Error Handling and Retries
Sidekiq automatically retries failed jobs with exponential backoff. Configure retry options in your worker:
class SensitiveWorker
include Sidekiq::Worker
sidekiq_options retry: 5 # Maximum 5 retries
sidekiq_retry_in do |count|
10 * (count + 1) # 10s, 20s, 30s, 40s, 50s
end
def perform(data)
# Work that might fail
end
end
For jobs that should never retry, use sidekiq_options retry: false:
class NoRetryWorker
include Sidekiq::Worker
sidekiq_options retry: false
def perform(id)
# Don't retry on failure
end
end
You can also move failed jobs to a dead queue after all retries are exhausted using the dead queue feature.
Testing Workers
Testing Sidekiq workers requires a different approach than regular unit tests.

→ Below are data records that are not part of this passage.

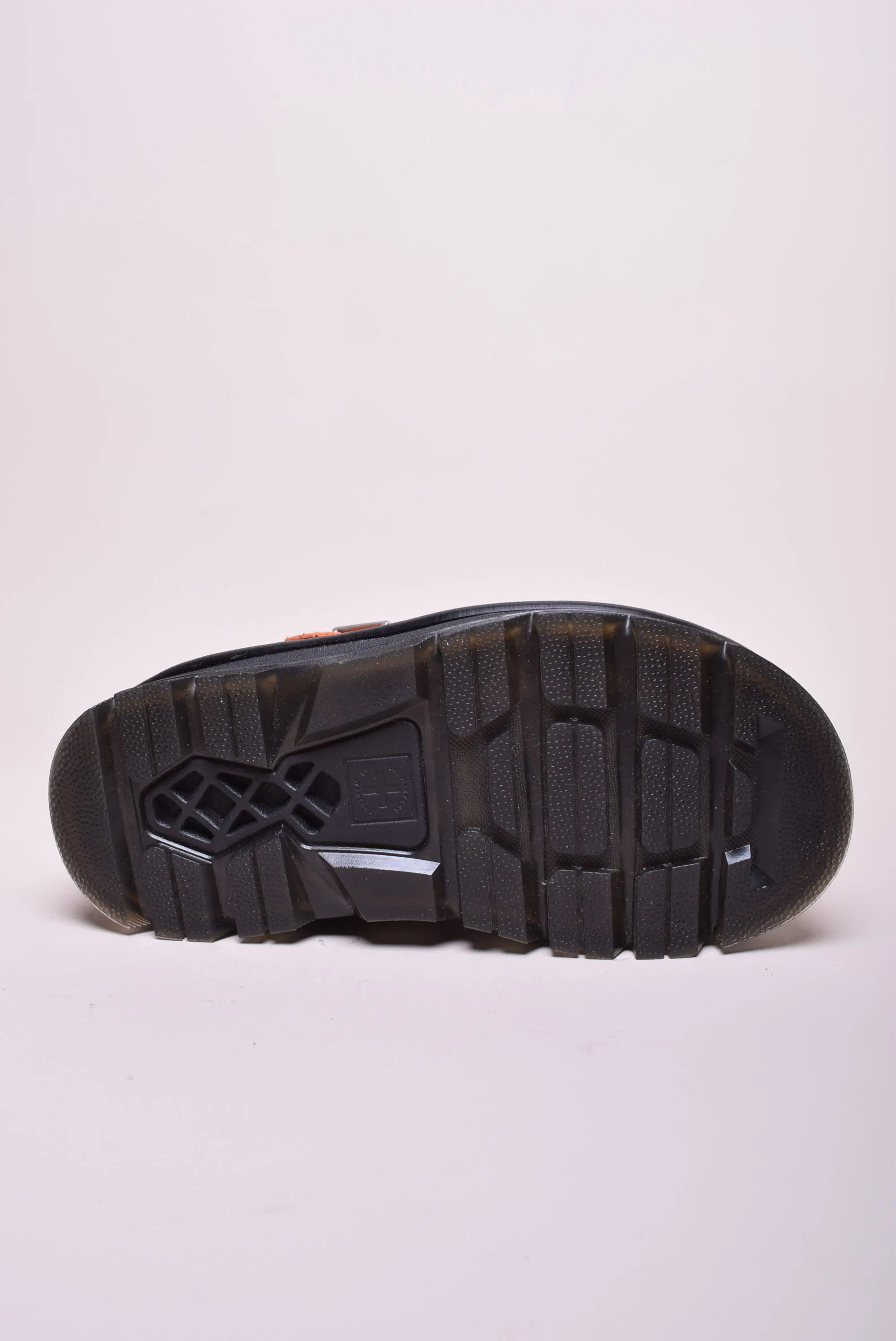 Papuci dama Zebzag Mule [1]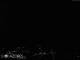 Mosteiros (Azoren) 21.03.2025 03:55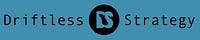 Driftless Strategy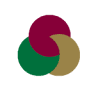 Mutual Benefit Group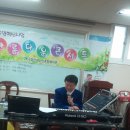 신내경로당 이미지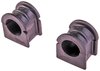 SWAY BAR BUSHING KIT - image 1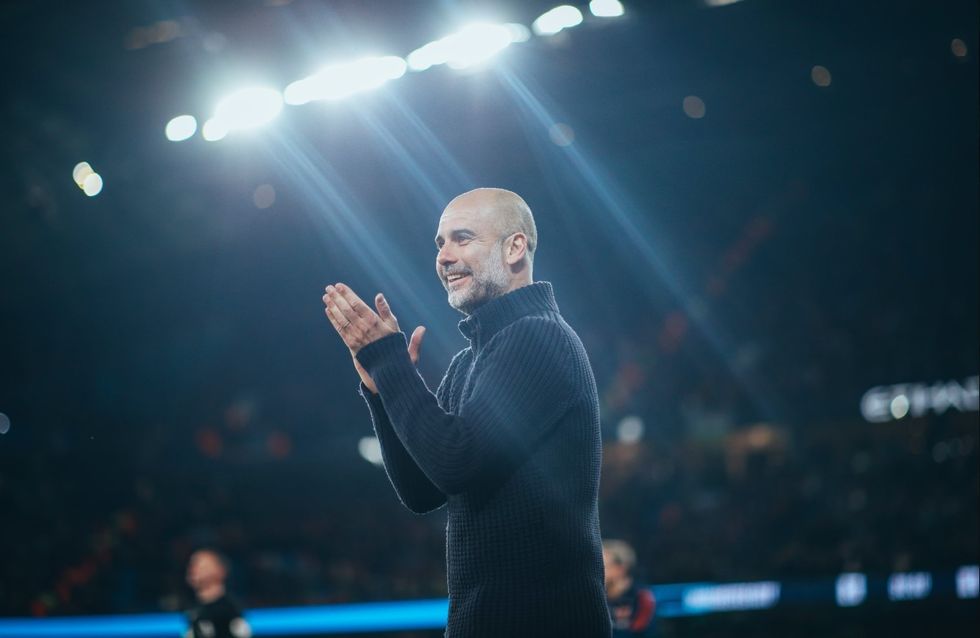 2023/04/guardiola.jpg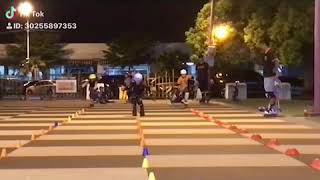 1070727-巨人直排輪-有人在追我!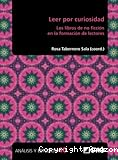 Lee por curiosidad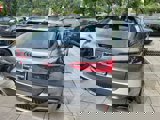 New 2026 Audi RS 6 performance image 4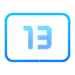 HTX Learn and Earn ZIGChain (ZIG) Quiz Answers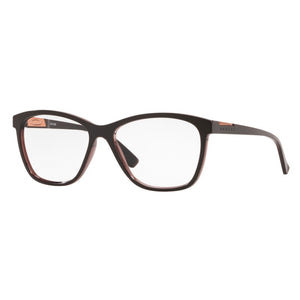 Occhiale da Vista Oakley, Modello: 0OX8155 Colore: 06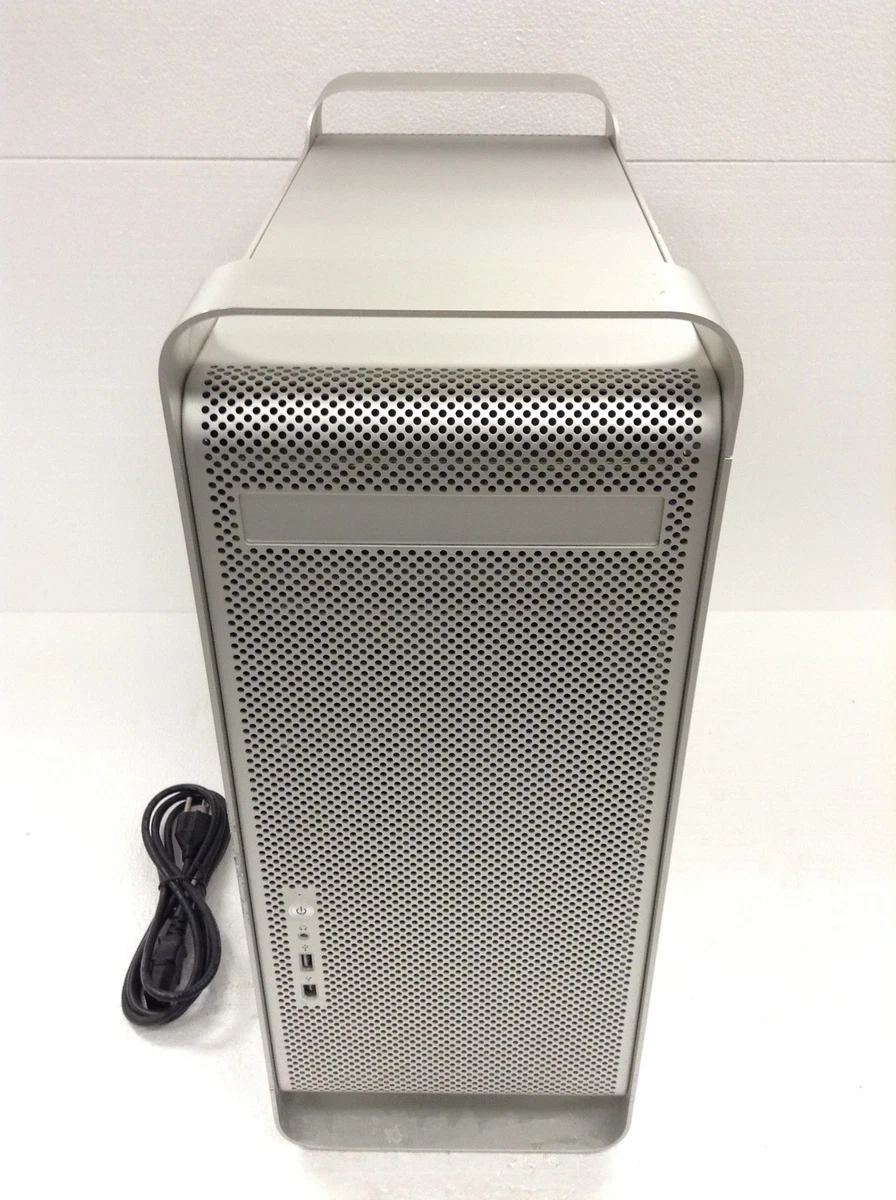 power mac g5 a1047 products for sale | eBay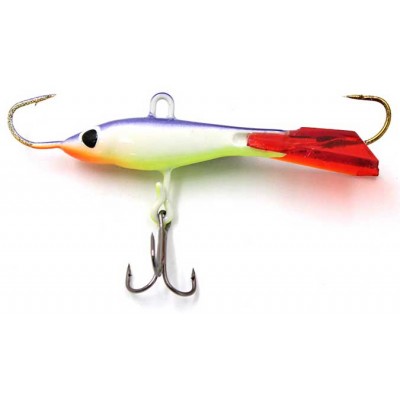 Балансир Яман НАНО 4, 7 г Балансир Яман НАНО 4, 7 г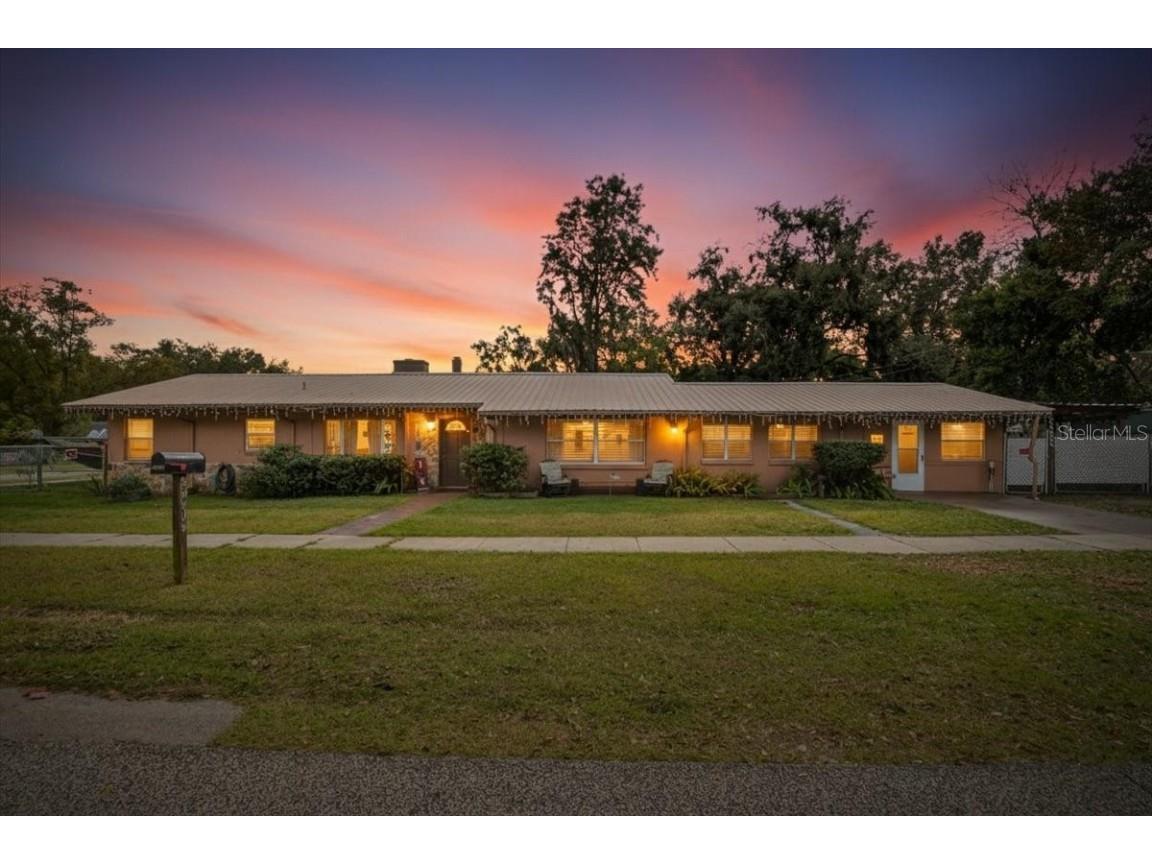 38606 3rd Avenue Zephyrhills FL 33542 TB8455310 image1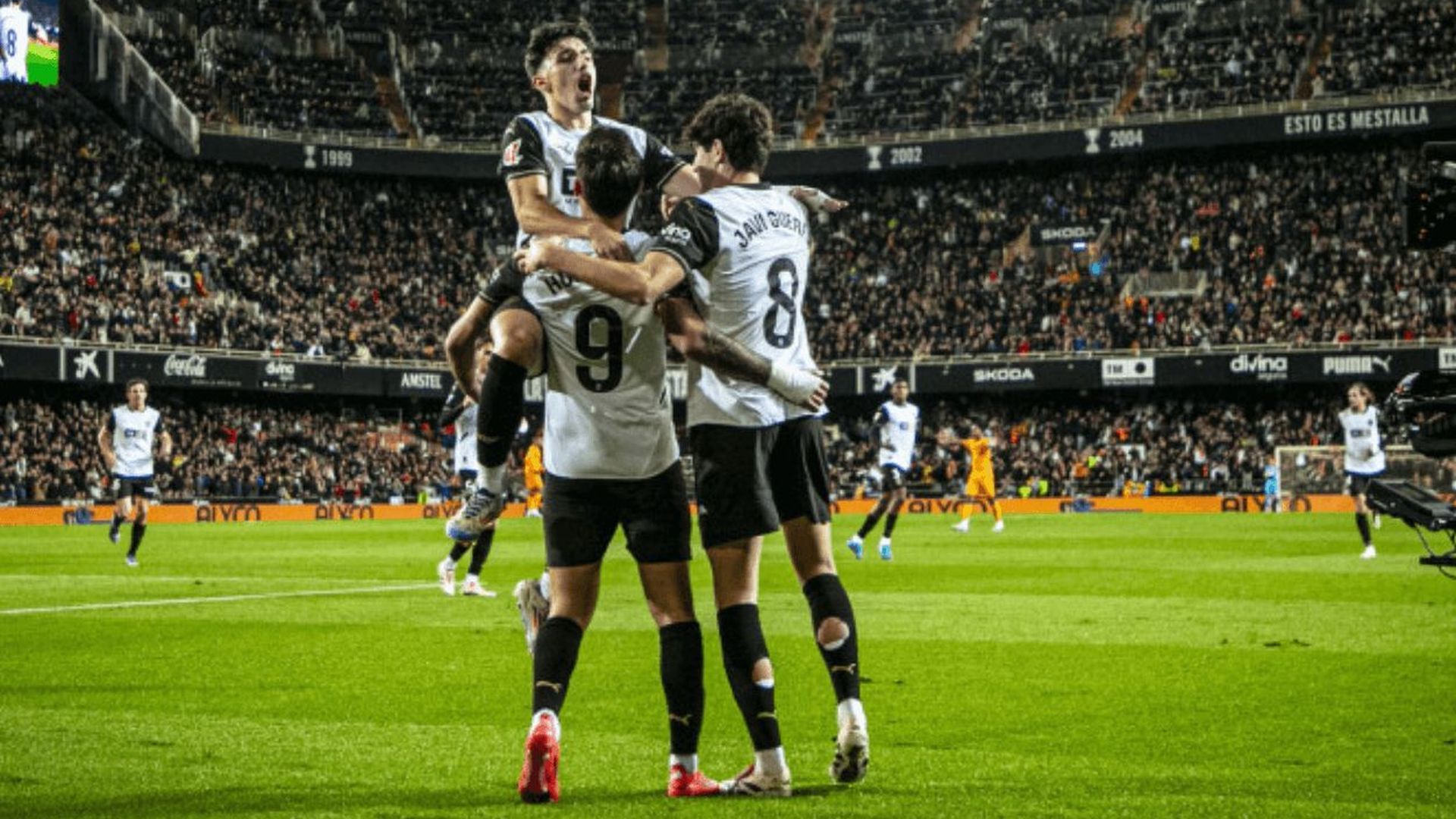alegria_de_gol_en_mestalla.png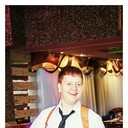 ���������� �������������, ���� ������� �����, 41 ���, ������������ ��� ������, ����� � ���������, c�������� ���������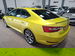 Skoda Superb 2.0 TDI SportLine DSG Euro 6 (s/s) 5dr 5dr Automatic 2017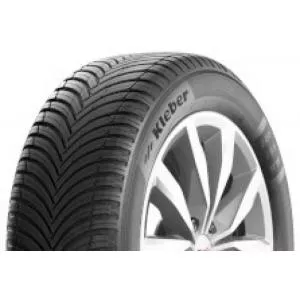 Kleber Quadraxer 3 185/65 R15    XL 92T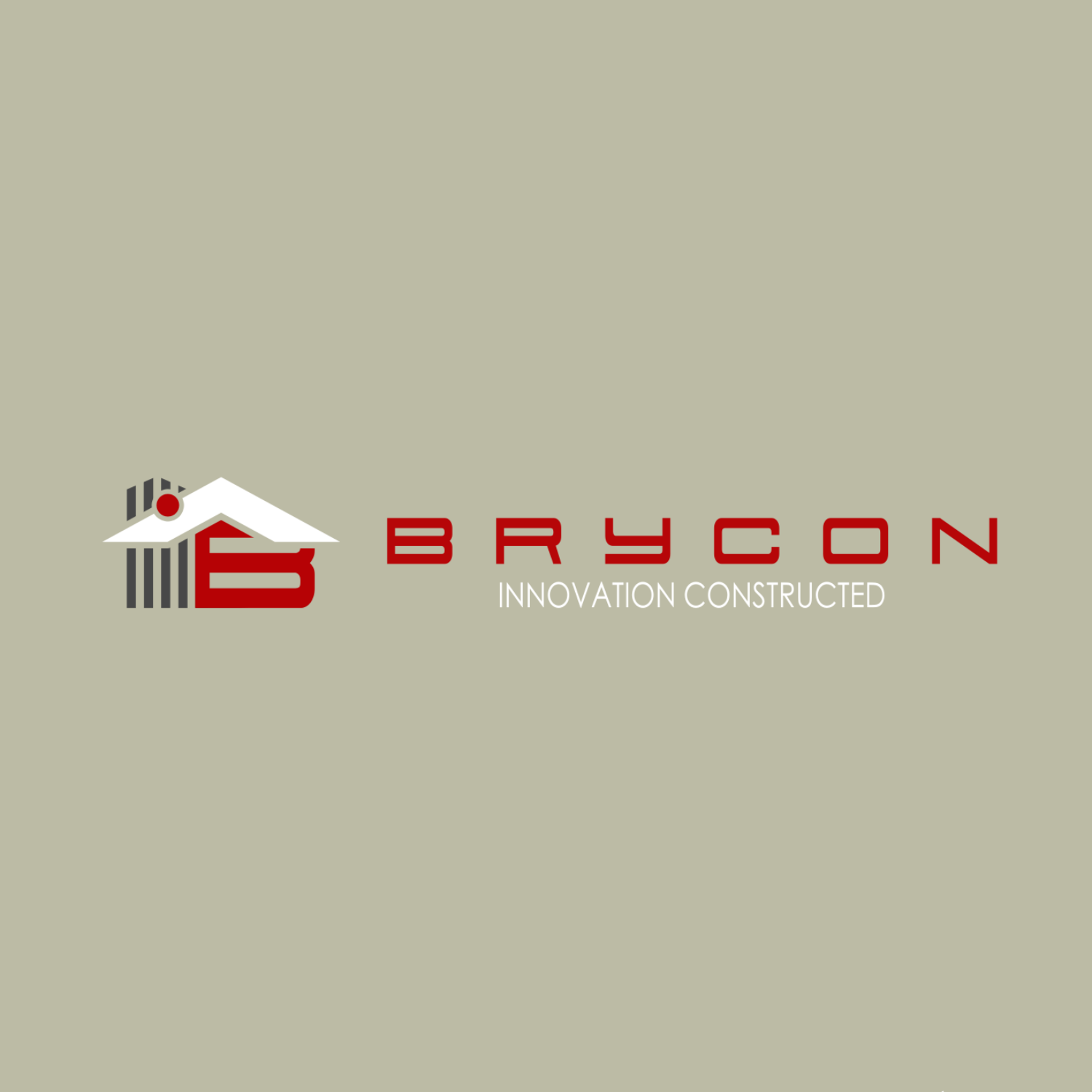 Logo Design by Rasem1 for this project | Design #19557252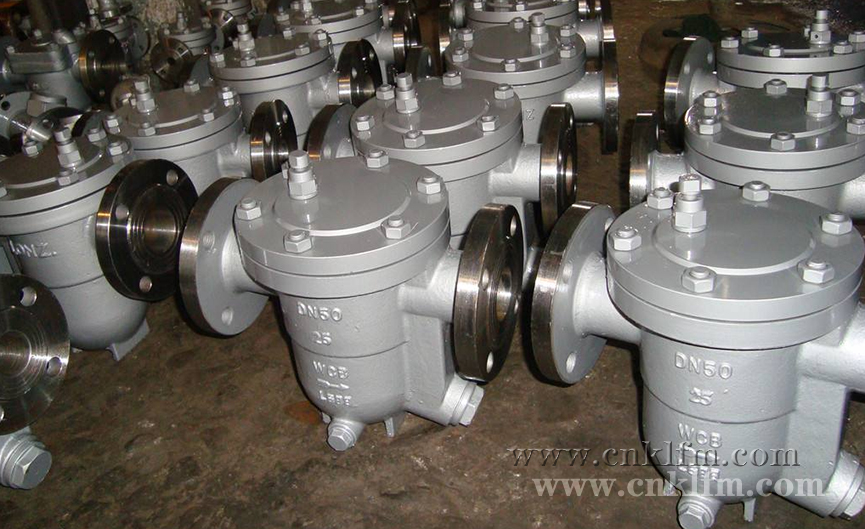 浮球式疏水閥結構- 上海昆煉閥門制造有限公司 浮球式疏水閥結構- 上海昆煉閥門制造有限公司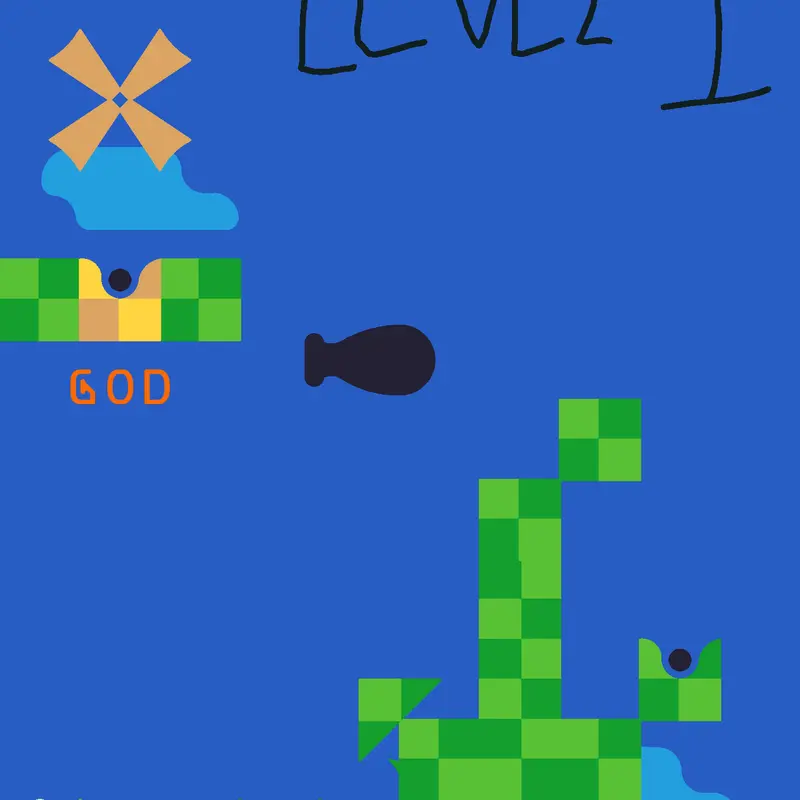 Game by @Porter426_1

Use the sidekiq/testing helper to process jobs synchronously:
require 'sidekiq/testing'
describe HardWorker do
it 'performs the job' do
HardWorker.perform_async(42, "test")
# Process jobs synchronously
HardWorker.drain
# Assert the job ran
expect(HardWorker.jobs.size).to eq(0)
end
end
For integration tests that actually run jobs asynchronously, use Sidekiq::Testing.inline!:
Sidekiq::Testing.inline!
Starting Sidekiq
Start the Sidekiq process from your application root:
bundle exec sidekiq -C config/sidekiq.yml
In production, use a process manager like systemd or Supervisor to keep Sidekiq running:
bundle exec sidekiq -d -P /tmp/sidekiq.pid -C config/sidekiq.yml
The -d flag daemonizes the process and -P specifies the PID file location.
When to Use Sidekiq
Sidekiq excels when you need to process many jobs quickly, handle long-running tasks without blocking web requests, or scale background processing across multiple workers. It’s particularly well-suited for sending emails, processing file uploads, calling third-party APIs, generating reports, and scheduled maintenance tasks.
When Not to Use Sidekiq
Avoid Sidekiq for very simple tasks that complete in milliseconds—you’ll add unnecessary complexity. If you only need to run jobs occasionally, a simpler solution might suffice. Also, Sidekiq requires Redis, so you need to budget for that infrastructure overhead.